ADrive - Excellent Cloud Storage Service

There's a lot of very good backup services around now, many offering 50GB or more of free storage space, but one thing I haven't been able to find for free is a service offering a good amount of space that allows files to be transferred using standard Linux shell commands such as rsync and scp. Last month I found ADrive which offers an excellent 100GB service for only $2.50 per month that has many useful features such as public files, shared online editing and more. But most importantly from my perspective is that they allow transfer via rsync and scp with zero-configuration and an excellent data transfer rate! this means I can have my servers automatically transfer my encrypted backup files to the ADrive cloud storage on a schedule. Sign up with my referrer link and then check out our rsync article for details about how to automatically sync encrypted backups to your ADrive account.

Setting up automated backups over SCP

The backups are done by running the backup-host.pl script from root. The script expects each host in the backup network to have a dedicated user called scp and a directory called /backup which must be writable by the scp user so that backups being transferred from remote servers can be put there. We can create the directory and give it the minimum level of access as follows,

<bash>mkdir /backup

chown root:scp /backup chmod 730 /backup</bash>

This allows the scp user to create new backup files and write to them, but it doesn't have any permission to read them.

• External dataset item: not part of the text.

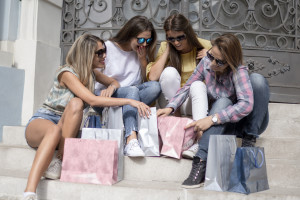 Shopping with a smile.Shopping fun. Beautiful girls talking about shopping, girls talk. Shopping and perfect mood.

Each scp user will have the same RSA key pair and authorized_keys file in it's .ssh directory, the latter containing the following line to allow the scp user to do nothing but accept files into the /backup directory (sending is done by the root user, so only receiving needs to be allowed by the scp user).

command="scp -t /backup",no-port-forwarding,no-pty,no-agent-forwarding,no-X11-forwarding ssh-rsa AAAAB3Nza...jdIKh4jjd scp@od


When initially setting up a new host to be part of the backup network a manual transfer must first be done to each of the remote hosts to ensure their fingerprints are added to the known_hosts file. The target directory is just "/" because the root directory for scp users is forced to /backup in their authorized_keys file. This must be done from a root shell because the scp users don't have permission to do anything except receive backup files.

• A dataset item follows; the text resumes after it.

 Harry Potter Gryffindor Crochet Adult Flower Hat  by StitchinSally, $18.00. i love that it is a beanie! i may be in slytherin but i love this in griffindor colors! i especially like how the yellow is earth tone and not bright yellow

<bash>echo "TestFile" > foo

scp -i /home/scp/.ssh/id_rsa foo scp@host1.com:/ scp -i /home/scp/.ssh/id_rsa foo scp@host2.com:/ scp -i /home/scp/.ssh/id_rsa foo scp@host3.com:/</bash>

The configuration file

The configiration for the backups is done via a file in the same directory as the script called backup-host.conf The following parameters are recognised:

$admin

The email address that important information such as low space or failed transfers should be sent to. The default is admin@organicdesign.co.nz.

$host

The name that should be included at the start of the backup files to identify the machine that they're backed up on. The default is the machines hostname, but it's useful to be able to override this since many servers are given meaningless hostnames, or have the same hostname as other servers in the network.

$pass

The MySQL root password for backup up the MySQL databases, and/or for encrypting the backups of confgiuration files.

$disk

This is the device name such as /dev/sda1 that, if set, will report low space notification to the admin email address so that manual file pruning can be done if necessary.

$free

The number of gigabytes of free space below which a low-space notification email will be sent to the admin email address.

@conf

A list of files that should be encrypted (with root MySQL password) as they may contain sensitive information such as passwords or private keys.

@files

A list of file/directory locations to include in weekly file backups.

@excl

A list of file/directory locations that should be excluded from the file backups, this should include locations which are very large and don't undergo change since they'll be better manually backed up, and also any files that may contain sensitive information. Note that there's no need to include any of the locations listed in @conf as these will automatically be excluded.

@scp

A list of servers to send backups to over SCP protocol using the scp user.

File pruning

The backup files will take up a huge amount of space as time goes on, because each year they'll be 365 database backups and 52 file-system and configuration backups, and there could be a number of hosts sending their backups to each server too. To prevent the space getting quickly consumed, the backup files are "pruned" so that there are fewer and fewer of them as they get older.

There are only half as many files after they're older than a month, a quarter over two months, and so on. After a year there is only one file per month, and only one file per year more than two years old.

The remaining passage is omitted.